One of the tunes played here is Brubeck’s ‘The Duke’, often featured by other great pianists and a favourite composition of Oscar Peterson. It is not a tune for the enthusiastic amateur!

It is fascinating to hear Dave talk about people like Paul Desmond, who was a unique musician and a very interesting person. ‘In Your Own Sweet Way’, another of Brubeck’s compositions, was frequently played by Miles Davis who adapted the melody, so that there now exists two versions of the tune. Marian and Dave duet on it here. The Brubeck version of course!

Dave Brubeck was prepared to play his programme a different way every time, few of the jazz ‘greats’ do this, mostly they find a definitive version and stick to it. This accounts for the success of many ‘jam’ sessions; nobody knows what is going to happen! Both pianists feel that the live session often brings a more relaxed performance than the recording studio.

‘One Moment in Years’ is Brubeck’s acknowledgement of the contribution of Fats Waller to jazz and the duet with Marian is a delight.

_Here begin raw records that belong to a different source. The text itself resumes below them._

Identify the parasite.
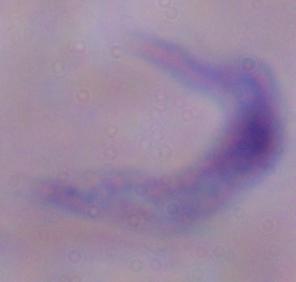

A trypanosome.

1000x magnification. Photomicrograph.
State which cell type is depicted.
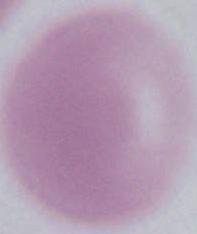

An erythrocyte.

magnification: 1000x
modality: micrograph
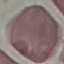
result: no malaria parasites seen
preparation: thin smear
capture: smartphone camera at the microscope eyepiece
image_type: cell patch, automatically extracted from a larger field of view and resized to 64 × 64 pixels
stain: Giemsa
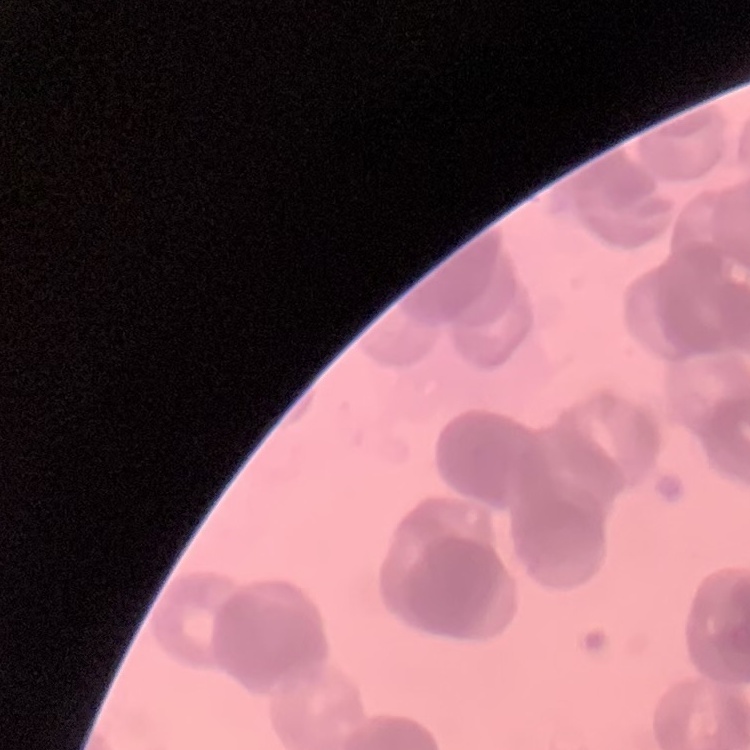

The erythrocytes exhibit rouleaux formation. Field's or Giemsa stain. Thin blood film. One tile cut from a larger photomicrograph.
Classify this cell by malaria status.
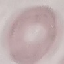

It is uninfected.

preparation = thin blood smear
capture = smartphone camera at the microscope eyepiece
image type = cell patch, automatically extracted from a larger field of view and resized to 64 × 64 pixels
stain = Giemsa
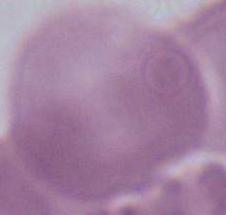 A red blood cell is seen. 1000x magnification. Photomicrograph.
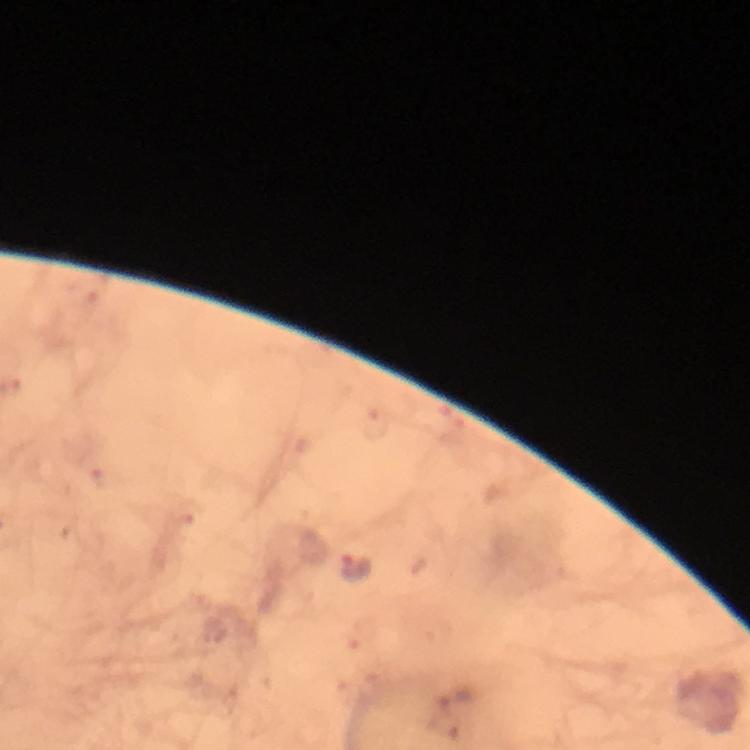

stain = Giemsa
immersion oil = applied
image size = 750×750 pixels
cropped from = one field of view
magnification = 100x
context = from a diagnostic examination for malaria
preparation = thick smear
Plasmodium parasite locations = approximate centers as [x, y] in pixels: [356, 568]
capture = smartphone photograph through a microscope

Louis Armstrong recorded Summer Song and Marian McPartland plays it on the record as a solo feature.

Brubeck admits to a liking for the piano playing of Marian McPartland, for me it is easy to hear why that is, she is a very inventive player. They both take their artistic lives in their hands when they improvise a Free Piece, where they just see where the music leads them, it works better than I would have expected.

Polytonal Blues is a piece in two different keys at the same time which accounts for it’s quirky feel and is a typical piece of Dave Brubeck invention. Take Five which was written by Paul Desmond, takes us out with great style and it just amazing to think that twenty eight minutes of conversation and thirty six minutes of music have passed so quickly. May there be many more records released in this series.